ArgMinMax

Efficient argmin & argmax (in 1 function) with SIMD (SSE, AVX(2), AVX512, NEON) for f16, f32, f64, i16, i32, i64, u16, u32, u64 on ndarray::ArrayView1

🚀 The function is generic over the type of the array, so it can be used on an ndarray::ArrayView1<T> where T can be f16*, f32, f64, i16, i32, i64, u16, u32, u64.

⚡ Runtime CPU feature detection is used to select the most efficient implementation for the current CPU. This means that the same binary can be used on different CPUs without recompilation.

👀 The SIMD implementation contains no if checks, ensuring that the runtime of the function is independent of the input data its order (best-case = worst-case = average-case).

🪄 Efficient support for f16 and uints: through (bijective aka symmetric) bitwise operations, f16 (optional) and uints are converted to ordered integers, allowing to use integer SIMD instructions.

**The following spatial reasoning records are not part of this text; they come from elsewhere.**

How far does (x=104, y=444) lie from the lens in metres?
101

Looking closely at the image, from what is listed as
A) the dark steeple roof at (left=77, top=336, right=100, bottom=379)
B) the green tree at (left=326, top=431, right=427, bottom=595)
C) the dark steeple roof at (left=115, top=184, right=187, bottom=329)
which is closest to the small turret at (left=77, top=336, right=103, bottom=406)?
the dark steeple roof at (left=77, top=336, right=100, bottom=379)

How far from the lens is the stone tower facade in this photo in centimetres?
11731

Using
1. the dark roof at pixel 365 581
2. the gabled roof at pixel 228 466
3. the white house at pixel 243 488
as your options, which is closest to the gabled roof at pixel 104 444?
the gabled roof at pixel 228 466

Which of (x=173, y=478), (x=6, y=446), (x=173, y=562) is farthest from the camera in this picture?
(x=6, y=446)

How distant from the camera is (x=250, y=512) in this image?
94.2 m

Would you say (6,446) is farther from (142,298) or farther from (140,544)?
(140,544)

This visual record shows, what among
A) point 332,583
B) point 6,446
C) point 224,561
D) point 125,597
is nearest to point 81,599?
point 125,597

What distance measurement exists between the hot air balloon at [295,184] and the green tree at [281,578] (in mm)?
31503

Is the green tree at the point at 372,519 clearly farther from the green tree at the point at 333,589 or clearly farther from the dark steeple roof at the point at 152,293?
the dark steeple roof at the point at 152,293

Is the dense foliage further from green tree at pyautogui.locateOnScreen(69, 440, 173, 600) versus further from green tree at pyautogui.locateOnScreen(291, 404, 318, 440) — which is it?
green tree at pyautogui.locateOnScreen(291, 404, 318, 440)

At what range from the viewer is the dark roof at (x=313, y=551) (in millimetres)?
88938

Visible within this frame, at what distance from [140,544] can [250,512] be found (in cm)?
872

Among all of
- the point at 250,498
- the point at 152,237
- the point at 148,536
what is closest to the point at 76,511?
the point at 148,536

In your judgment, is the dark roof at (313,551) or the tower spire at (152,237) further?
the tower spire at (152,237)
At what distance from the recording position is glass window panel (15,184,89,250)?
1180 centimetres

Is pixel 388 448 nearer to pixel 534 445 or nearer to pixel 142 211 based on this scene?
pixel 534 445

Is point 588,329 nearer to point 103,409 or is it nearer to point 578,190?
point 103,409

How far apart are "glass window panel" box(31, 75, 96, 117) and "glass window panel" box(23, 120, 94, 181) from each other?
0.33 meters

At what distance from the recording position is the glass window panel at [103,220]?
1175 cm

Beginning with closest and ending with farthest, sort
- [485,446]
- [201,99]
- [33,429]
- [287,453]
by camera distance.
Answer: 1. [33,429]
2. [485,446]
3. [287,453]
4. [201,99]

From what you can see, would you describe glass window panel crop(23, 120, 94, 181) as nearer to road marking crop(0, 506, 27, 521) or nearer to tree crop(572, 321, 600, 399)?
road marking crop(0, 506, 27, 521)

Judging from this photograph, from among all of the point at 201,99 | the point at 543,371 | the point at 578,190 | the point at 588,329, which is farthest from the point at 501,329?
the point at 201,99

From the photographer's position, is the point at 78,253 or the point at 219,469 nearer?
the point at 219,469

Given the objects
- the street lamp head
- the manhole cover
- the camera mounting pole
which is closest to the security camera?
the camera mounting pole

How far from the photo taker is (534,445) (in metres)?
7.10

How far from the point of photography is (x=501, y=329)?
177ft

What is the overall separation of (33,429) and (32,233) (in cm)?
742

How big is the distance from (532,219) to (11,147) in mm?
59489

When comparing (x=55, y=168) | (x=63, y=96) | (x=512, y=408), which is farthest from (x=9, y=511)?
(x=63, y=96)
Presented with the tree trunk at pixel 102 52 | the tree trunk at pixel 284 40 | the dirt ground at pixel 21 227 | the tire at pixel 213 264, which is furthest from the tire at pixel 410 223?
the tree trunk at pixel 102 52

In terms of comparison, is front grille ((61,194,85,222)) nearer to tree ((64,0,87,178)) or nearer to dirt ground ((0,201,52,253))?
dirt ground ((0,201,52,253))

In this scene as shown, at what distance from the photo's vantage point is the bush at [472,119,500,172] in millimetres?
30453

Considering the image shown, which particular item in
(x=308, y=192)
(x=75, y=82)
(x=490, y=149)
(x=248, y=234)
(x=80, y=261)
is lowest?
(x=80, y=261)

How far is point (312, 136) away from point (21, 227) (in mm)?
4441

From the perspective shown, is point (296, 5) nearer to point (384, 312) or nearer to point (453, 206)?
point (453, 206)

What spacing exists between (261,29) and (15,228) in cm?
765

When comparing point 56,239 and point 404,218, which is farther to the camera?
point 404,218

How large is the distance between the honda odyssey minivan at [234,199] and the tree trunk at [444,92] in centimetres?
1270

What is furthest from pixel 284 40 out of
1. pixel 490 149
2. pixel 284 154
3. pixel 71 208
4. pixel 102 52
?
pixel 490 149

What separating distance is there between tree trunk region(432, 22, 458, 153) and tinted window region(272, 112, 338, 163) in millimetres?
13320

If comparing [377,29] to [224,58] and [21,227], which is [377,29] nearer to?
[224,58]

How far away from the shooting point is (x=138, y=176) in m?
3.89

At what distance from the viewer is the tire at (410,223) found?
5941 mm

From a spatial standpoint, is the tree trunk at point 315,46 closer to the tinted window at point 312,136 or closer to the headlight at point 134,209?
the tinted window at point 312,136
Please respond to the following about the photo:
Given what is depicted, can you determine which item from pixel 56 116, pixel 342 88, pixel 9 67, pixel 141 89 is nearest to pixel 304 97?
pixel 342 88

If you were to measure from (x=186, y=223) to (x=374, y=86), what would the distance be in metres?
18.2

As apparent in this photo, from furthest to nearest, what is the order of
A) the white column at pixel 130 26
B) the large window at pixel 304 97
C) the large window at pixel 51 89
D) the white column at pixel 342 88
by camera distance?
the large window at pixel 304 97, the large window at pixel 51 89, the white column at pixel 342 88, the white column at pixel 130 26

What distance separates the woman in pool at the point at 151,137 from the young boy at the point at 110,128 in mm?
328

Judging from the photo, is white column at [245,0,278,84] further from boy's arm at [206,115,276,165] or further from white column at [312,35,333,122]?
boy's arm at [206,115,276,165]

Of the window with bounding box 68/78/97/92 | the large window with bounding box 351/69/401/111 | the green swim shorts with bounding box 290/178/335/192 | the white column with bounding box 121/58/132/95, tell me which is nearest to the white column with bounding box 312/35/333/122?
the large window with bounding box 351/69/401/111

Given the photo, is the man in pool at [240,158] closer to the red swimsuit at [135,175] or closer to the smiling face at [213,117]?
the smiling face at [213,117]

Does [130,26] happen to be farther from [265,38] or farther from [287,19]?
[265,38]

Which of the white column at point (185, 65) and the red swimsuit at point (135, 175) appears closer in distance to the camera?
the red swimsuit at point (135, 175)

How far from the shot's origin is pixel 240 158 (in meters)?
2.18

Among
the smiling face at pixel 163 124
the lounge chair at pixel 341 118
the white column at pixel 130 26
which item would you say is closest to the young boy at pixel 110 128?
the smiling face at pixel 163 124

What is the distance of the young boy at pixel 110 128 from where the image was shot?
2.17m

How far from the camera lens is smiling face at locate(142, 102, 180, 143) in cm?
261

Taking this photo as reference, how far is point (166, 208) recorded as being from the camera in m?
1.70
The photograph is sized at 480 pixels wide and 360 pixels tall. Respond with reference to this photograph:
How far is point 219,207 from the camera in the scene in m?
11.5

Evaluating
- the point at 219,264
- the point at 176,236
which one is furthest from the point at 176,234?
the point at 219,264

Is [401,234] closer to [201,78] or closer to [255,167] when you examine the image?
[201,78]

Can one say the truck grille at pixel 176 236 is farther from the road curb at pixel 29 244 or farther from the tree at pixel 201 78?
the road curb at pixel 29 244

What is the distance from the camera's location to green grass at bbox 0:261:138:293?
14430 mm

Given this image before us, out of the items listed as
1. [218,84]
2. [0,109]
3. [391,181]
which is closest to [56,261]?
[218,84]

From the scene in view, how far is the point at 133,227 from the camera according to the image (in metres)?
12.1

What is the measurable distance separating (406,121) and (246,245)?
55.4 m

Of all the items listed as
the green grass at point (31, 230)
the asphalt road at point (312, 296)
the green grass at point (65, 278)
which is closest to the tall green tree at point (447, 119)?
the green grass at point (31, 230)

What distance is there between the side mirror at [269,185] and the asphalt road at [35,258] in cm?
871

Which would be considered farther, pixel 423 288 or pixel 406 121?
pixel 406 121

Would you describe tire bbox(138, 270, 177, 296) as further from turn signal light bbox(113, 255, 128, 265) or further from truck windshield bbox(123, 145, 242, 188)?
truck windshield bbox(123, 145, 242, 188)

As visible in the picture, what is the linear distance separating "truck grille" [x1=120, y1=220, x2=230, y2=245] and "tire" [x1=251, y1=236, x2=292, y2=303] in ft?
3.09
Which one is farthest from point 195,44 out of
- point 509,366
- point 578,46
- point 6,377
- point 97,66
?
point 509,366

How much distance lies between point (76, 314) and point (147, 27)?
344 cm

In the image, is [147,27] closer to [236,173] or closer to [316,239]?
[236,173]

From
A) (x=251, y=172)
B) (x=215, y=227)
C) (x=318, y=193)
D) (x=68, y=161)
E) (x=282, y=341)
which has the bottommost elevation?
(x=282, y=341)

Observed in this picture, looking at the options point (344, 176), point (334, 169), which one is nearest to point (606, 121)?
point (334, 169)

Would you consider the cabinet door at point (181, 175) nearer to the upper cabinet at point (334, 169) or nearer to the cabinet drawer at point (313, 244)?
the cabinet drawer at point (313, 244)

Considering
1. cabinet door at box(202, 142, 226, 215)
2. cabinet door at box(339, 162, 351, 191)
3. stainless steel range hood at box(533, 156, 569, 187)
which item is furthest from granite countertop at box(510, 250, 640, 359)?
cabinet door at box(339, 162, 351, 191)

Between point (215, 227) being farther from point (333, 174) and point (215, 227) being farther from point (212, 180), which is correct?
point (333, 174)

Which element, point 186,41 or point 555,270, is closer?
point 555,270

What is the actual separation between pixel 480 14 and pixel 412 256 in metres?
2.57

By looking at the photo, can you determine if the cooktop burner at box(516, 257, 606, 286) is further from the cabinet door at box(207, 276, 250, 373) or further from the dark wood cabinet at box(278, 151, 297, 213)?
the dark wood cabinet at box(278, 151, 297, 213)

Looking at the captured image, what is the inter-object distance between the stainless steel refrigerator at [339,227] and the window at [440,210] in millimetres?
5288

*for f16 you should enable the 'half' feature.

Installing

Add the following to your Cargo.toml:

[dependencies]
argminmax = "0.2"

Example usage

use argminmax::ArgMinMax;  // extension trait for ndarray::ArrayView1
use ndarray::Array1;

let arr: Vec<i32> = (0..200_000).collect();
let arr: Array1<i32> = Array1::from(arr);

let (min, max) = arr.view().argminmax();  // apply extension

println!("min: {}, max: {}", min, max);
println!("arr[min]: {}, arr[max]: {}", arr[min], arr[max]);

Benchmarks

Benchmarks on my laptop (AMD Ryzen 7 4800U, 1.8 GHz, 16GB RAM) using criterion show that the function is 3-20x faster than the scalar implementation (depending of data type).

See /benches/results.

Run the benchmarks yourself with the following command:

cargo bench --quiet --message-format=short --features half | grep "time:"

Tests

To run the tests use the following command:

cargo test --message-format=short --features half

Limitations

Does not support NaNs. (infinites are probably not supported for f16 either).

Acknowledgements

Some parts of this library are inspired by the great work of minimalrust's argmm project.